温泉と一口に言っても、「宿場系」「湯治場系」「秘湯系」と、その種類はさまざまです。とりわけ本物志向の温泉ファンに高い人気を誇るのが「秘湯系」で、「1980年代から始まった空前絶後の“秘湯ブーム”以来、日本人の間にすっかり定着している」と、温泉学者であり、医学博士でもある松田忠徳氏は言います。松田氏の著書『全国温泉大全: 湯めぐりをもっと楽しむ極意』より、詳しく見ていきましょう。
温泉好きの「穴場」は“湯治場系”
■肘折温泉(山形県大蔵村)・俵山温泉(山口県長門市)
肘折温泉と俵山温泉を、東西の代表的な湯治場系の温泉街と評価してきました。
季節の山菜、野菜、果物などが並ぶ朝市でも有名な肘折温泉は、月山の山裾に湯煙を上げる20軒ほどの湯治宿が所狭しと軒を寄せ合う。数軒の土産物屋も活気があり、温泉街に4軒の共同湯があります。私はかねてから共同湯(外湯)の数は温泉街評価の大切な指標となると考えてきました。
そのひとつ「上の湯」は別名「疵(きず)の湯」と呼ばれ、肘折温泉発祥の湯です。骨折の後療法、術後の回復、婦人病、神経痛、リウマチ(関節リウマチ)などに卓効があるといわれてきました。
一方、俵山温泉は、木造2、3階建ての湯治旅館が、狭い湯町に20軒ほどひしめきます。石畳の路地を浴衣姿の湯治客が外湯(共同湯)へ向かう、今なお湯の町情緒漂う正統派の湯治場です。旅館に風呂を持つ宿は1、2軒しかなく、昔ながらの外湯が湯町の顔です。
江戸前期には長州藩毛利家の御茶屋(別荘)が建てられ、その霊験あらたかな湯が評判で、湯治旅館が江戸中期にすでに20数軒もあったといわれる俵山は、現在も“リウマチの名湯”として全国から療養客を集めるほど、その湯質には定評があります。

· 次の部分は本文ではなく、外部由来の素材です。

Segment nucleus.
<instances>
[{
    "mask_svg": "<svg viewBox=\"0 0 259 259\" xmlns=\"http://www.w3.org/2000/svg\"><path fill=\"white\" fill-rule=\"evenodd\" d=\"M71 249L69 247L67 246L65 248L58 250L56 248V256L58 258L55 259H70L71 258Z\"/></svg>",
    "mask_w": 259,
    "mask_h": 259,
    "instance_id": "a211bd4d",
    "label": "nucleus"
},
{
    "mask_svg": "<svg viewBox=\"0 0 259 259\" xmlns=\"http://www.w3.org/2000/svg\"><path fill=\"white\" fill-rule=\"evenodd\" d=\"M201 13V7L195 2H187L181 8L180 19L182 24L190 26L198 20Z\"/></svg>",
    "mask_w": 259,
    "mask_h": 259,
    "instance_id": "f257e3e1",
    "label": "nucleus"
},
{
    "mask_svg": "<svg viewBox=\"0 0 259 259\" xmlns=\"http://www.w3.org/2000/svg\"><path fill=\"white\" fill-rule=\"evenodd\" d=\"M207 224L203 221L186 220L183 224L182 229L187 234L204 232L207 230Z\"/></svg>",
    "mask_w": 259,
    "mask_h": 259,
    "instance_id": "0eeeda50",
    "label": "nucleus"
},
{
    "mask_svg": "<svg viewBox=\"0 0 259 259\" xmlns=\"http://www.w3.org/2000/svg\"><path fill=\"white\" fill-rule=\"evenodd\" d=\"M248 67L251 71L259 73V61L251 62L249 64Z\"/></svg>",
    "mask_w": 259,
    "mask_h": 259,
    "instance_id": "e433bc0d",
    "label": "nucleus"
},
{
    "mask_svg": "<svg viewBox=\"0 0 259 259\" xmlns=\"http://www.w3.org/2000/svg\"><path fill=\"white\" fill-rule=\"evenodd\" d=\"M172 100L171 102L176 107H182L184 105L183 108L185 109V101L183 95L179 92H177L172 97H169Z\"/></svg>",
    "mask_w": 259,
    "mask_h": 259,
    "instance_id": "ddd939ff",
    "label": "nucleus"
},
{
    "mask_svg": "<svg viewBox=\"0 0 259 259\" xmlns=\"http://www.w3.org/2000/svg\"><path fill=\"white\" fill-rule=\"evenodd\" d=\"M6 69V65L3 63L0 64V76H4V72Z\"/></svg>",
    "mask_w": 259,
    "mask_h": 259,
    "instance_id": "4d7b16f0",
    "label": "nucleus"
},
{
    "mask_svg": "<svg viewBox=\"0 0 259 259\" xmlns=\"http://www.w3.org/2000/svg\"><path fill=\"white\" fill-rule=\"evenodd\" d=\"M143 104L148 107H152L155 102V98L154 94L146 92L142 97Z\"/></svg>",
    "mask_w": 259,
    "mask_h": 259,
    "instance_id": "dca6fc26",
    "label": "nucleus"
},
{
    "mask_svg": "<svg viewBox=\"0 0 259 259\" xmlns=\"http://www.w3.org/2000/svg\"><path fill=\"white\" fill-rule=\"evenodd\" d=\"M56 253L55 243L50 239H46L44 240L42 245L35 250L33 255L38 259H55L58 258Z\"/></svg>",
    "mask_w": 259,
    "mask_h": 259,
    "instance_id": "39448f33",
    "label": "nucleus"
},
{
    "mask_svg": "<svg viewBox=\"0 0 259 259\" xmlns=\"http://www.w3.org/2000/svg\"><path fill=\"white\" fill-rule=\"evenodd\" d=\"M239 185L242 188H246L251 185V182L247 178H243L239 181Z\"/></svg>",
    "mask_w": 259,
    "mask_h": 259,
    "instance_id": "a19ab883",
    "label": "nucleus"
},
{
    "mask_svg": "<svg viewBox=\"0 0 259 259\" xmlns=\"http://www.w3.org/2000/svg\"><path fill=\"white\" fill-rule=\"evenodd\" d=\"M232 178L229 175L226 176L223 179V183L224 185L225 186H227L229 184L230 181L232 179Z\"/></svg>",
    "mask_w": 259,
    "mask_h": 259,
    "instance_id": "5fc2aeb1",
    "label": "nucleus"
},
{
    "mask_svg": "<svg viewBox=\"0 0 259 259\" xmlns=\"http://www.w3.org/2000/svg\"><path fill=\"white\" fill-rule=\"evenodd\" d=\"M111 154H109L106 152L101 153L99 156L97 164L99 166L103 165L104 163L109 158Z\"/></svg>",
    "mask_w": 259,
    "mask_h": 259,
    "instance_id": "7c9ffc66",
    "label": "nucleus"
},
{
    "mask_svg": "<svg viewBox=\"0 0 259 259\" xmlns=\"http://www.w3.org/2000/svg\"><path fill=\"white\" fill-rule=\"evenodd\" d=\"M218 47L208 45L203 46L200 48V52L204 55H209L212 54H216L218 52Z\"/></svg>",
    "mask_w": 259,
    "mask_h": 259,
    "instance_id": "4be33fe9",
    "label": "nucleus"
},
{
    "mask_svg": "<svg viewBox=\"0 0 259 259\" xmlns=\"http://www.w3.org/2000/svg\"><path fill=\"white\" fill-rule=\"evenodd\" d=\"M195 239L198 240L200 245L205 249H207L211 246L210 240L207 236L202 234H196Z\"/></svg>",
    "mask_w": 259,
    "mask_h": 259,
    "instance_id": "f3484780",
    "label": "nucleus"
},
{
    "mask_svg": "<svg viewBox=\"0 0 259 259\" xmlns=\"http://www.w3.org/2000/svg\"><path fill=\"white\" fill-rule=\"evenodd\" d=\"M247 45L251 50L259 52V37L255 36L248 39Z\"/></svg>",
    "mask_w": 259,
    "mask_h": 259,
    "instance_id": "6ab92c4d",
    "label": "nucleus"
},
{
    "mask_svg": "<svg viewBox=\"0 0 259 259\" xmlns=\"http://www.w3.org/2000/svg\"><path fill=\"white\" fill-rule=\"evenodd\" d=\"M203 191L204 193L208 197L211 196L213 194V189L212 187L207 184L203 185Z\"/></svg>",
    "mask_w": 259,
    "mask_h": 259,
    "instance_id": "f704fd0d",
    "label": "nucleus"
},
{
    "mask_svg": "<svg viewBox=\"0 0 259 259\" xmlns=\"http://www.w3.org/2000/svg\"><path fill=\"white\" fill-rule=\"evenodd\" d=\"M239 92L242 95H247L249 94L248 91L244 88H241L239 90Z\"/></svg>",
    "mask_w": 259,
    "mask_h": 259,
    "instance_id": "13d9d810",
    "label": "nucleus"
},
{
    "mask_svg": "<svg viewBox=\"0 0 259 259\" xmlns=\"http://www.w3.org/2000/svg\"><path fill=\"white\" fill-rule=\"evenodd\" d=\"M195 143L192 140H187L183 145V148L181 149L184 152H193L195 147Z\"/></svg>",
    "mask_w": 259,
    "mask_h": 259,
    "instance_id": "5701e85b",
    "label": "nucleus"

昭和の東京オリンピック以降、高度経済成長に乗って、日本の多くの温泉場は行楽・歓楽型へ向かいましたが、それでも“温泉の原点”である湯治に軸足を置いた温泉もかなりの数に上ることは日本の温泉文化の多様性を示すものに違いありません。
湯治、療養の温泉は心身に“効く”温泉を維持していることが必須条件ですから、一級の温泉に出合える可能性が大であることを考えると、たとえ一泊であっても時には湯治場系の温泉地を選ぶのも理に適った選択といえます。静かな環境と比較的空いていること、それにリーズナブルな料金を考えると、“温泉好き”には湯治場系は“穴場”なのです。